南蛇井総本氣

南蛇井にとらわれた言語的表現の場

北方領土の日と日本の後退

今日は、北方領土の日である。北方領土とは、択捉、色丹、国後、歯舞諸島の4領土のことで、1951年のサンフランシスコ講和条約で正式に日本領土から切り離されたことになっている。しかし、この4領土は古来から日本の領土であることを主張する者が多く、政府も公式にこれらの奪還を目指してロシアと交渉を行っている。この政策は、漁業資源の確保によるところが大きく、近年はロシアの国境警備隊によって日本の漁船が拿捕される事件が相次いでおり、こうした中で北方領土の日は一層重要な意味を持たされることになると思われる。

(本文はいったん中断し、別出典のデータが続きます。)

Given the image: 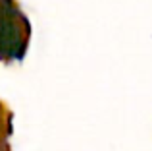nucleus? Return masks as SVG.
Here are the masks:
<instances>
[{"label":"nucleus","mask_w":152,"mask_h":151,"mask_svg":"<svg viewBox=\"0 0 152 151\" xmlns=\"http://www.w3.org/2000/svg\"><path fill=\"white\" fill-rule=\"evenodd\" d=\"M29 41V25L12 0H0V60H19Z\"/></svg>","instance_id":"1"}]
</instances>
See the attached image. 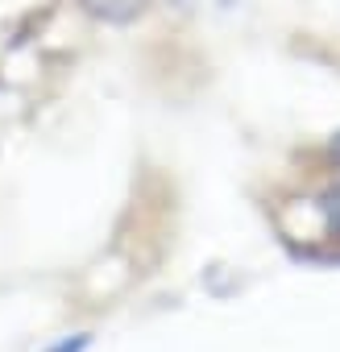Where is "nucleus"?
I'll return each mask as SVG.
<instances>
[{"instance_id": "obj_4", "label": "nucleus", "mask_w": 340, "mask_h": 352, "mask_svg": "<svg viewBox=\"0 0 340 352\" xmlns=\"http://www.w3.org/2000/svg\"><path fill=\"white\" fill-rule=\"evenodd\" d=\"M332 157H340V137H336V141H332Z\"/></svg>"}, {"instance_id": "obj_2", "label": "nucleus", "mask_w": 340, "mask_h": 352, "mask_svg": "<svg viewBox=\"0 0 340 352\" xmlns=\"http://www.w3.org/2000/svg\"><path fill=\"white\" fill-rule=\"evenodd\" d=\"M319 212H323V224H328V232L332 236H340V183L319 199Z\"/></svg>"}, {"instance_id": "obj_3", "label": "nucleus", "mask_w": 340, "mask_h": 352, "mask_svg": "<svg viewBox=\"0 0 340 352\" xmlns=\"http://www.w3.org/2000/svg\"><path fill=\"white\" fill-rule=\"evenodd\" d=\"M83 348H87V336H75V344H71V340H63V344H59V348H50V352H83Z\"/></svg>"}, {"instance_id": "obj_1", "label": "nucleus", "mask_w": 340, "mask_h": 352, "mask_svg": "<svg viewBox=\"0 0 340 352\" xmlns=\"http://www.w3.org/2000/svg\"><path fill=\"white\" fill-rule=\"evenodd\" d=\"M75 5L87 13V17H96V21H104V25H129V21H137L153 0H75Z\"/></svg>"}]
</instances>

北方領土に限らず、日本が領有権を主張し続ける島嶼は多々ある。これらは、1945年の太平洋戦争敗北と、それに伴う連合国の冷戦を踏まえた思惑による領土分割処理が起因となっている。アメリカなどの連合国が、明治以来の日本の領土に関する歴史を性格に踏まえて処理したのかどうか、現在に至るまで疑いが晴れないのであろう。但し、この領土問題を争う相手国が、現在は嘗ての連合国でないことが多い。そのためか、交渉の中では明治以前の歴史を持ち出して争うことが多いように思われる。しかしながら、近代的な領土保有の考え方では、そのような古い論拠が通用するのだろうか。近現代の主権国家として国際的に認められるために、明治期の日本は、明確な国境を定め、法治国家として歩み始めた。規律と秩序を基に軍備増強と工業発展を促進した。その結果、欧米式との批判はあるけれど、他のアジア諸地域の模範となるべき近代的国家となったのだ。だからこそ、資源確保と領土拡大の非難豪語のなかにあっても、植民地解放とアジア近代化を広めるために共に戦うことが受け入れられたのだ。

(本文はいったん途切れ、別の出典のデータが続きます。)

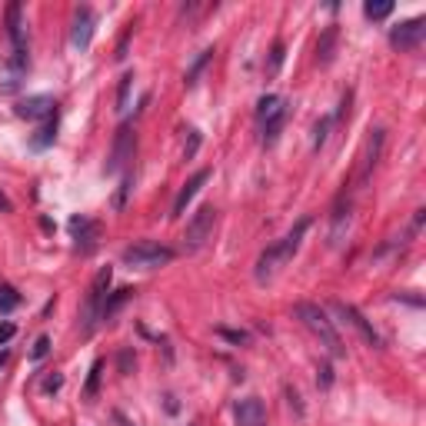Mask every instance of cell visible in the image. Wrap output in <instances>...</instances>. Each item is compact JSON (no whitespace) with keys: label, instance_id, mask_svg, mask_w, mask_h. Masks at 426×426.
Here are the masks:
<instances>
[{"label":"cell","instance_id":"6da1fadb","mask_svg":"<svg viewBox=\"0 0 426 426\" xmlns=\"http://www.w3.org/2000/svg\"><path fill=\"white\" fill-rule=\"evenodd\" d=\"M310 217H303V220L283 237V240H277L273 246H267L263 253H260L257 260V283H267V280H273V273H277L283 263H290L293 260V253L300 250V243H303V237H307V230H310Z\"/></svg>","mask_w":426,"mask_h":426},{"label":"cell","instance_id":"7a4b0ae2","mask_svg":"<svg viewBox=\"0 0 426 426\" xmlns=\"http://www.w3.org/2000/svg\"><path fill=\"white\" fill-rule=\"evenodd\" d=\"M293 313H297V320L310 330V333L327 347V353L333 356V360H340V356H347V350H343V340H340V333H336V327H333V320L323 313L316 303H297L293 307Z\"/></svg>","mask_w":426,"mask_h":426},{"label":"cell","instance_id":"3957f363","mask_svg":"<svg viewBox=\"0 0 426 426\" xmlns=\"http://www.w3.org/2000/svg\"><path fill=\"white\" fill-rule=\"evenodd\" d=\"M173 257H177V253H173L170 246L153 243V240H140L124 250V263H127L130 270H160V267L173 263Z\"/></svg>","mask_w":426,"mask_h":426},{"label":"cell","instance_id":"277c9868","mask_svg":"<svg viewBox=\"0 0 426 426\" xmlns=\"http://www.w3.org/2000/svg\"><path fill=\"white\" fill-rule=\"evenodd\" d=\"M113 280V270L110 267H104L90 283V293H87V303H84V310H80V333L90 336L93 327H97V320H100V307H104V293H107V287H110Z\"/></svg>","mask_w":426,"mask_h":426},{"label":"cell","instance_id":"5b68a950","mask_svg":"<svg viewBox=\"0 0 426 426\" xmlns=\"http://www.w3.org/2000/svg\"><path fill=\"white\" fill-rule=\"evenodd\" d=\"M213 226H217V210L213 206H200L193 213V220L186 223V233H184V246L190 253H197L210 237H213Z\"/></svg>","mask_w":426,"mask_h":426},{"label":"cell","instance_id":"8992f818","mask_svg":"<svg viewBox=\"0 0 426 426\" xmlns=\"http://www.w3.org/2000/svg\"><path fill=\"white\" fill-rule=\"evenodd\" d=\"M133 147H137V133H133V124H124L113 137V150H110V164H107V173H117L124 170L133 160Z\"/></svg>","mask_w":426,"mask_h":426},{"label":"cell","instance_id":"52a82bcc","mask_svg":"<svg viewBox=\"0 0 426 426\" xmlns=\"http://www.w3.org/2000/svg\"><path fill=\"white\" fill-rule=\"evenodd\" d=\"M423 34H426V20L413 17V20H407V23H400V27H393L389 43H393L396 50H416V47L423 43Z\"/></svg>","mask_w":426,"mask_h":426},{"label":"cell","instance_id":"ba28073f","mask_svg":"<svg viewBox=\"0 0 426 426\" xmlns=\"http://www.w3.org/2000/svg\"><path fill=\"white\" fill-rule=\"evenodd\" d=\"M233 416H237V426H267V407L260 396H243L233 407Z\"/></svg>","mask_w":426,"mask_h":426},{"label":"cell","instance_id":"9c48e42d","mask_svg":"<svg viewBox=\"0 0 426 426\" xmlns=\"http://www.w3.org/2000/svg\"><path fill=\"white\" fill-rule=\"evenodd\" d=\"M70 230H74V246L77 253H90L97 240H100V223L97 220H87V217H74L70 220Z\"/></svg>","mask_w":426,"mask_h":426},{"label":"cell","instance_id":"30bf717a","mask_svg":"<svg viewBox=\"0 0 426 426\" xmlns=\"http://www.w3.org/2000/svg\"><path fill=\"white\" fill-rule=\"evenodd\" d=\"M54 97H47V93H37V97H27V100H20L17 104V117L23 120H50L54 117Z\"/></svg>","mask_w":426,"mask_h":426},{"label":"cell","instance_id":"8fae6325","mask_svg":"<svg viewBox=\"0 0 426 426\" xmlns=\"http://www.w3.org/2000/svg\"><path fill=\"white\" fill-rule=\"evenodd\" d=\"M93 37V14L90 7H77L74 10V27H70V43L77 50H87Z\"/></svg>","mask_w":426,"mask_h":426},{"label":"cell","instance_id":"7c38bea8","mask_svg":"<svg viewBox=\"0 0 426 426\" xmlns=\"http://www.w3.org/2000/svg\"><path fill=\"white\" fill-rule=\"evenodd\" d=\"M383 140H387V130H383V127H373V130H370V137H367L363 170H360V180H363V184L370 180V173L376 170V164H380V153H383Z\"/></svg>","mask_w":426,"mask_h":426},{"label":"cell","instance_id":"4fadbf2b","mask_svg":"<svg viewBox=\"0 0 426 426\" xmlns=\"http://www.w3.org/2000/svg\"><path fill=\"white\" fill-rule=\"evenodd\" d=\"M333 310H336L340 316H343V320H347L350 327H356V330L363 333V340H367L370 347H380V333H376V330H373L370 323H367V316L360 313V310H356L353 303H333Z\"/></svg>","mask_w":426,"mask_h":426},{"label":"cell","instance_id":"5bb4252c","mask_svg":"<svg viewBox=\"0 0 426 426\" xmlns=\"http://www.w3.org/2000/svg\"><path fill=\"white\" fill-rule=\"evenodd\" d=\"M206 180H210V170H197V173H193V177H190V180L184 184V190L177 193V200H173V213H170V217H184L186 204L197 197V190H200Z\"/></svg>","mask_w":426,"mask_h":426},{"label":"cell","instance_id":"9a60e30c","mask_svg":"<svg viewBox=\"0 0 426 426\" xmlns=\"http://www.w3.org/2000/svg\"><path fill=\"white\" fill-rule=\"evenodd\" d=\"M336 40H340V27H327L320 40H316V64L320 67H330L336 57Z\"/></svg>","mask_w":426,"mask_h":426},{"label":"cell","instance_id":"2e32d148","mask_svg":"<svg viewBox=\"0 0 426 426\" xmlns=\"http://www.w3.org/2000/svg\"><path fill=\"white\" fill-rule=\"evenodd\" d=\"M287 110V104H283V97H277V93H267V97H260L257 100V117L260 120H270L273 113Z\"/></svg>","mask_w":426,"mask_h":426},{"label":"cell","instance_id":"e0dca14e","mask_svg":"<svg viewBox=\"0 0 426 426\" xmlns=\"http://www.w3.org/2000/svg\"><path fill=\"white\" fill-rule=\"evenodd\" d=\"M54 137H57V117H50V120H43V127H40L37 133H34L30 147H34V150L50 147V144H54Z\"/></svg>","mask_w":426,"mask_h":426},{"label":"cell","instance_id":"ac0fdd59","mask_svg":"<svg viewBox=\"0 0 426 426\" xmlns=\"http://www.w3.org/2000/svg\"><path fill=\"white\" fill-rule=\"evenodd\" d=\"M283 124H287V110H280V113H273L270 120H263V144H267V147H270V144H277Z\"/></svg>","mask_w":426,"mask_h":426},{"label":"cell","instance_id":"d6986e66","mask_svg":"<svg viewBox=\"0 0 426 426\" xmlns=\"http://www.w3.org/2000/svg\"><path fill=\"white\" fill-rule=\"evenodd\" d=\"M130 297H133V290H130V287L117 290V293H113V297L107 300L104 307H100V320H113V313H117V310H120V307H124V303H127Z\"/></svg>","mask_w":426,"mask_h":426},{"label":"cell","instance_id":"ffe728a7","mask_svg":"<svg viewBox=\"0 0 426 426\" xmlns=\"http://www.w3.org/2000/svg\"><path fill=\"white\" fill-rule=\"evenodd\" d=\"M20 307V293L10 283H0V313H14Z\"/></svg>","mask_w":426,"mask_h":426},{"label":"cell","instance_id":"44dd1931","mask_svg":"<svg viewBox=\"0 0 426 426\" xmlns=\"http://www.w3.org/2000/svg\"><path fill=\"white\" fill-rule=\"evenodd\" d=\"M100 373H104V363H100V360H93L90 373H87V383H84V396H87V400H93V396H97V389H100Z\"/></svg>","mask_w":426,"mask_h":426},{"label":"cell","instance_id":"7402d4cb","mask_svg":"<svg viewBox=\"0 0 426 426\" xmlns=\"http://www.w3.org/2000/svg\"><path fill=\"white\" fill-rule=\"evenodd\" d=\"M210 60H213V47H210V50H204V54L197 57V64L186 70V87H193V84H197V77L204 74V67L210 64Z\"/></svg>","mask_w":426,"mask_h":426},{"label":"cell","instance_id":"603a6c76","mask_svg":"<svg viewBox=\"0 0 426 426\" xmlns=\"http://www.w3.org/2000/svg\"><path fill=\"white\" fill-rule=\"evenodd\" d=\"M130 87H133V74H124L120 77V87H117V110H127Z\"/></svg>","mask_w":426,"mask_h":426},{"label":"cell","instance_id":"cb8c5ba5","mask_svg":"<svg viewBox=\"0 0 426 426\" xmlns=\"http://www.w3.org/2000/svg\"><path fill=\"white\" fill-rule=\"evenodd\" d=\"M363 14H367V17L370 20H383V17H389V14H393V3H389V0H383V3H367V7H363Z\"/></svg>","mask_w":426,"mask_h":426},{"label":"cell","instance_id":"d4e9b609","mask_svg":"<svg viewBox=\"0 0 426 426\" xmlns=\"http://www.w3.org/2000/svg\"><path fill=\"white\" fill-rule=\"evenodd\" d=\"M47 353H50V336L43 333V336H37V340H34V347H30V360H34V363H40Z\"/></svg>","mask_w":426,"mask_h":426},{"label":"cell","instance_id":"484cf974","mask_svg":"<svg viewBox=\"0 0 426 426\" xmlns=\"http://www.w3.org/2000/svg\"><path fill=\"white\" fill-rule=\"evenodd\" d=\"M330 124H333L330 117H323V120L316 124V130H313V150H320L323 144H327V137H330Z\"/></svg>","mask_w":426,"mask_h":426},{"label":"cell","instance_id":"4316f807","mask_svg":"<svg viewBox=\"0 0 426 426\" xmlns=\"http://www.w3.org/2000/svg\"><path fill=\"white\" fill-rule=\"evenodd\" d=\"M316 383H320V389L333 387V367H330V363H320V370H316Z\"/></svg>","mask_w":426,"mask_h":426},{"label":"cell","instance_id":"83f0119b","mask_svg":"<svg viewBox=\"0 0 426 426\" xmlns=\"http://www.w3.org/2000/svg\"><path fill=\"white\" fill-rule=\"evenodd\" d=\"M283 54H287V47H283V40H277V43H273V54H270V67H267L270 74H277V70H280V64H283Z\"/></svg>","mask_w":426,"mask_h":426},{"label":"cell","instance_id":"f1b7e54d","mask_svg":"<svg viewBox=\"0 0 426 426\" xmlns=\"http://www.w3.org/2000/svg\"><path fill=\"white\" fill-rule=\"evenodd\" d=\"M117 363H120V373H133V367H137V356H133V350H120Z\"/></svg>","mask_w":426,"mask_h":426},{"label":"cell","instance_id":"f546056e","mask_svg":"<svg viewBox=\"0 0 426 426\" xmlns=\"http://www.w3.org/2000/svg\"><path fill=\"white\" fill-rule=\"evenodd\" d=\"M130 184H133V180H130V173H127V177H124V184H120V193H117V210H124V206H127Z\"/></svg>","mask_w":426,"mask_h":426},{"label":"cell","instance_id":"4dcf8cb0","mask_svg":"<svg viewBox=\"0 0 426 426\" xmlns=\"http://www.w3.org/2000/svg\"><path fill=\"white\" fill-rule=\"evenodd\" d=\"M130 34H133V23H130L127 30H124V37H120V43H117V60H124V57H127V43H130Z\"/></svg>","mask_w":426,"mask_h":426},{"label":"cell","instance_id":"1f68e13d","mask_svg":"<svg viewBox=\"0 0 426 426\" xmlns=\"http://www.w3.org/2000/svg\"><path fill=\"white\" fill-rule=\"evenodd\" d=\"M197 147H200V133H197V130H190V144H186V150H184L186 160H190V157L197 153Z\"/></svg>","mask_w":426,"mask_h":426},{"label":"cell","instance_id":"d6a6232c","mask_svg":"<svg viewBox=\"0 0 426 426\" xmlns=\"http://www.w3.org/2000/svg\"><path fill=\"white\" fill-rule=\"evenodd\" d=\"M287 400H290V407L297 409V416H303V403H300V393L293 387H287Z\"/></svg>","mask_w":426,"mask_h":426},{"label":"cell","instance_id":"836d02e7","mask_svg":"<svg viewBox=\"0 0 426 426\" xmlns=\"http://www.w3.org/2000/svg\"><path fill=\"white\" fill-rule=\"evenodd\" d=\"M60 387H64V376H60V373H54V376L43 380V389H47V393H54V389H60Z\"/></svg>","mask_w":426,"mask_h":426},{"label":"cell","instance_id":"e575fe53","mask_svg":"<svg viewBox=\"0 0 426 426\" xmlns=\"http://www.w3.org/2000/svg\"><path fill=\"white\" fill-rule=\"evenodd\" d=\"M217 333L226 336V340H233V343H246V333H240V330H223V327H220Z\"/></svg>","mask_w":426,"mask_h":426},{"label":"cell","instance_id":"d590c367","mask_svg":"<svg viewBox=\"0 0 426 426\" xmlns=\"http://www.w3.org/2000/svg\"><path fill=\"white\" fill-rule=\"evenodd\" d=\"M14 333H17V327H14V323H0V343H7Z\"/></svg>","mask_w":426,"mask_h":426},{"label":"cell","instance_id":"8d00e7d4","mask_svg":"<svg viewBox=\"0 0 426 426\" xmlns=\"http://www.w3.org/2000/svg\"><path fill=\"white\" fill-rule=\"evenodd\" d=\"M350 100H353V93H343V104H340V113H336V120H347V113H350Z\"/></svg>","mask_w":426,"mask_h":426},{"label":"cell","instance_id":"74e56055","mask_svg":"<svg viewBox=\"0 0 426 426\" xmlns=\"http://www.w3.org/2000/svg\"><path fill=\"white\" fill-rule=\"evenodd\" d=\"M0 210H3V213H10V210H14V204H10V197H7L3 190H0Z\"/></svg>","mask_w":426,"mask_h":426},{"label":"cell","instance_id":"f35d334b","mask_svg":"<svg viewBox=\"0 0 426 426\" xmlns=\"http://www.w3.org/2000/svg\"><path fill=\"white\" fill-rule=\"evenodd\" d=\"M7 360H10V350H0V367H3Z\"/></svg>","mask_w":426,"mask_h":426}]
</instances>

現在の日本は、自らの誇れる部分や相手に供与できるものを模索しようとはせず、只々資源確保と領土拡大のみを以て、いわば先代が築いてきた近代化の遺産すらもかなぐり捨てて、必死で爪先ほどの領土の奪還を目指している。それはある意味で欧米式からの脱却かもしれないが、戦前・戦中期までに営まれた日本国史の否定でもある。近代的手法によって確保された領土を、それ以前の歴史によって甦らせるということは、明治期の先人の血と汗を無駄にするに等しい。それが保守的といわれる人々の為すことなのか。筆者には信じがたいことである。
領土問題のみならず、現代日本の社会風潮は、只々隣国の政策や世論、文化をひたすら非難、危険視するのみで、その改善に自らを投じようとする気迫を全く感じさせない傾向にある。戦後、自由主義、民主主義を享受してきた日本国民は平和ボケを超過し、表面的自尊人間を多数形成してしまった。嘗ての植民地政策で為されてきた事や現在の国際援助は、途上国に対するオリエンタリズムであるとの批判があるが、日本社会の今はそれ以下ではないか。為すべき事、求められていることを為さずして、自己利益のみを享受する欲望が支配する右傾化は、いつの時代よりも低級であると言わねばならない。自虐史観に対抗した全面評価史観が広まりつつあるが、この極端な歴史評価は、何を評価し何を破棄すべきかの取捨選択的戦後処理をしてこなかった戦後日本の責任である。日本はもう一度近代に立ち返り、その功罪を分析しなおさねばならない。と同時に、マスコミや単純で過激な言論に惑わされ愛国心を取り戻したかのような錯覚に陥る、低級な表面的自尊人間を一掃すべく、社会的な歪みを除去していかねばならない。